Public bitcoin miners in the US collectively owe over $4 billion, with Core Scientific, Marathon, and Greenridge Generation being the biggest debtors, according to data from Hashrate Index.
According to the data, the biggest debtor is Core Scientific, with $1.3 billion in liabilities as of Sept. 30. The miner recently filed for bankruptcy. Its debt load requires the payment of tens of millions monthly to service its debt.
This meant that even though the company had a positive cash flow, it could not meet its debt obligations due to the drop in bitcoin prices. Hence, its decision to file for bankruptcy.
Public Bitcoin Miners Were Responsible For 15% of BTC Mining
Notably, Core Scientific is the public miner with the highest hashrate. The public miners were responsible for 15% of all Bitcoin mining in 2022, and Core Scientific is responsible for a quarter of this. This shows how rough the year has been for miners.
Meanwhile, Marathon is the second biggest debtor, with $851 million in debt. Fortunately, most of its debts are in convertible notes, which do not require monthly service payments. This put it in a better position and is not at risk of bankruptcy.
However, the third biggest debtor Greenridge Generation is not so lucky. It has a debt of $218 million and now teeters on the brink of bankruptcy. It is trying to complete a debt restructuring deal that will reduce its debt but will also see it transfer most of its hashrate to NYDIG.
Other public miners, including Terawulf, Norther Data, Argo, BitNile, Stronghold, Iris Energy, and Bitfarms, complete the top ten. All of them have debts above $100 million.
Most Miners Have High Debt-to-equity Ratio.
The biggest problem for public miners is not their debt but their debt-to-equity ratio. Generally, a debt-to-equity ratio of 2 or more would be considered risky. Given the volatile nature of the crypto market, it ought to be lower.
But most public miners have a far higher debt-to-equity ratio. Core Scientific has a ratio of 26.7, Greenridge 18.0, Stronghold 11.1, Argo 8.7, and Cathedra 5.3. More than half of the 25 public bitcoin miners have debt-to-equity of over 2.

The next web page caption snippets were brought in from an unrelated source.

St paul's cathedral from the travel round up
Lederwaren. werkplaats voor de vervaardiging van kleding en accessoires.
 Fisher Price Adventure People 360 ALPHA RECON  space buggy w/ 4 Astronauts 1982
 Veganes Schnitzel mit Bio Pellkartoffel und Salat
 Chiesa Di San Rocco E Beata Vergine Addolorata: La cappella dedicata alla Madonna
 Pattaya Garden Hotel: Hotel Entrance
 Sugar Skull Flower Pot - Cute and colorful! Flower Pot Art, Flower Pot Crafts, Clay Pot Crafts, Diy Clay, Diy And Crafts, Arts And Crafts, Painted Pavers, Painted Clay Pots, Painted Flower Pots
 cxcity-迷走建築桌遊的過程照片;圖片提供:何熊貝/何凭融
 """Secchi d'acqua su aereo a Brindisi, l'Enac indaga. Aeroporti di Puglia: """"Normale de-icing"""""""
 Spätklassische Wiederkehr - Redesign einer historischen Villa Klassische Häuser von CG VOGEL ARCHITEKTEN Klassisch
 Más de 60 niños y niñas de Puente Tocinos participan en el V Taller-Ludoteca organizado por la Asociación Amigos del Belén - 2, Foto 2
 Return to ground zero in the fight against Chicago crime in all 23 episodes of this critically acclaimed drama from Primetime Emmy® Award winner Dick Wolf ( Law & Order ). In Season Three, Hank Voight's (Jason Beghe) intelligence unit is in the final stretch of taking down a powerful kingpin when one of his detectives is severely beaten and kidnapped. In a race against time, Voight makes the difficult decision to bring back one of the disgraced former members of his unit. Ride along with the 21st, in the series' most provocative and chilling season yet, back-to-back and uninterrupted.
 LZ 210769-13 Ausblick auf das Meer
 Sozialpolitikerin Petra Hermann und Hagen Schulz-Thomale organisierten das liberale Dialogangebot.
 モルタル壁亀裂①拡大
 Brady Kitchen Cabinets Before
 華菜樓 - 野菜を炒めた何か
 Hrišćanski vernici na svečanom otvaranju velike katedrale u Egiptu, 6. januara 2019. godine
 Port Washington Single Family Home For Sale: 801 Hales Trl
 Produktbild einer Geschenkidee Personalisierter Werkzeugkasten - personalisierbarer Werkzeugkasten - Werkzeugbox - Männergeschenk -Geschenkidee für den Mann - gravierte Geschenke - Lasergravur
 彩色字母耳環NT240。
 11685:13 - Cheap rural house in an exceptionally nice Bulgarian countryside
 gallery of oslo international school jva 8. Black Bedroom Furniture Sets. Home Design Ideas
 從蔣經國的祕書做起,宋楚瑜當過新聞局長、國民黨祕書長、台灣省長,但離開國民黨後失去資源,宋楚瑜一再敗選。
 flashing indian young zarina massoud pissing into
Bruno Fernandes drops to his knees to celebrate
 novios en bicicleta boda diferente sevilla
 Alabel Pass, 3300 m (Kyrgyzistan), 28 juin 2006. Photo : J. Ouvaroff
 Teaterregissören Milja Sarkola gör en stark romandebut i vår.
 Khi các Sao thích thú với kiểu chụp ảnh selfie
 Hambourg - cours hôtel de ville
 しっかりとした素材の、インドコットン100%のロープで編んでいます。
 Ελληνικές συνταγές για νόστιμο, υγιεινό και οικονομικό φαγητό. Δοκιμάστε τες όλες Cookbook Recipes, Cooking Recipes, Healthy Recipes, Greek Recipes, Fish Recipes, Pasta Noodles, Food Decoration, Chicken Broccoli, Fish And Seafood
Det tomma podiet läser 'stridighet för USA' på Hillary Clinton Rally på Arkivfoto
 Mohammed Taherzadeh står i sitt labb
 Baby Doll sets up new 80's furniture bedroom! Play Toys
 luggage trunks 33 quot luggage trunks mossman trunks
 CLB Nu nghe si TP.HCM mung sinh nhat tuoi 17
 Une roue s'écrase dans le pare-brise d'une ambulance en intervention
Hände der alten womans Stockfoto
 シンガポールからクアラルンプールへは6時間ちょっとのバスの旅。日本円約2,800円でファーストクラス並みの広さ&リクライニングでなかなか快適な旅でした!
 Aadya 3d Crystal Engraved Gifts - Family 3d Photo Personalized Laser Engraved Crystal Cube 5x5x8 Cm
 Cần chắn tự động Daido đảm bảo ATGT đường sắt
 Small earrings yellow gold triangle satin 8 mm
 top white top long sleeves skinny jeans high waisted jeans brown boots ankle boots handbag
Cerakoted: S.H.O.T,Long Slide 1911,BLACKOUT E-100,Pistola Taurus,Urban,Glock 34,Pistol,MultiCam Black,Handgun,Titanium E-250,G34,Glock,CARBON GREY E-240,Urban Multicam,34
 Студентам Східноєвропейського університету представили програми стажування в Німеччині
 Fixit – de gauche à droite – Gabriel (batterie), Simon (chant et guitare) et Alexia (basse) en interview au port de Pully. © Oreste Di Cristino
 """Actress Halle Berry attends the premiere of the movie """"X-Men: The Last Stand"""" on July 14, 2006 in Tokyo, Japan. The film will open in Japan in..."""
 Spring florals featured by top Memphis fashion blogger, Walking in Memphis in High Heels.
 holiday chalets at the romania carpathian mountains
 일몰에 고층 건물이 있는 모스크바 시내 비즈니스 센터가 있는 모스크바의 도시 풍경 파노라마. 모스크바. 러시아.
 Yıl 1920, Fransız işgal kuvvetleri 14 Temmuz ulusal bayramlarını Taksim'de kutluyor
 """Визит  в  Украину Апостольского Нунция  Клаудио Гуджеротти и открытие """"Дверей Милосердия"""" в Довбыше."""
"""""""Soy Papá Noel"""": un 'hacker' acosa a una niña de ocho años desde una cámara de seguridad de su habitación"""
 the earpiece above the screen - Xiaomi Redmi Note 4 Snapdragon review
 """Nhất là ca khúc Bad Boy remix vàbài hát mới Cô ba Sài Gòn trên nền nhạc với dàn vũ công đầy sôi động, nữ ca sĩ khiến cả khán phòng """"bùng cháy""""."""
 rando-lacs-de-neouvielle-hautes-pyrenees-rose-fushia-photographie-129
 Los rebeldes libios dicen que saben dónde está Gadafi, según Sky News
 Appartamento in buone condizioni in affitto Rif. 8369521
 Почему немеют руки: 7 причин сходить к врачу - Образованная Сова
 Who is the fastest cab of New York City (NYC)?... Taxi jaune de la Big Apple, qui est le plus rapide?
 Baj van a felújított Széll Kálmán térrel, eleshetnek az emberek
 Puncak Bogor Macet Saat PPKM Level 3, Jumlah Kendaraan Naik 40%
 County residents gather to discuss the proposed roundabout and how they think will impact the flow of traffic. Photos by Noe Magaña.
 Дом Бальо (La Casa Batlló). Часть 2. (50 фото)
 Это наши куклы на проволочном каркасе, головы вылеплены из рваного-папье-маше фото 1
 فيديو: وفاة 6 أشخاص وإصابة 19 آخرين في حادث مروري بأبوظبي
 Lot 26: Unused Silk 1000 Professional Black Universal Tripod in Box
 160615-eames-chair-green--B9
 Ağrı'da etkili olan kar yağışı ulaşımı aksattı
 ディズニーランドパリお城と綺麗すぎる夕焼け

Additionally, with the debt of public miners being $4 billion while equity is $2.2 billion, the entire sector has a debt-to-equity ratio of 1.8, which is relatively high. Although many miners are trying to restructure debt, the future still looks gloomy.
BeInCrypto has reached out to company or individual involved in the story to get an official statement about the recent developments, but it has yet to hear back.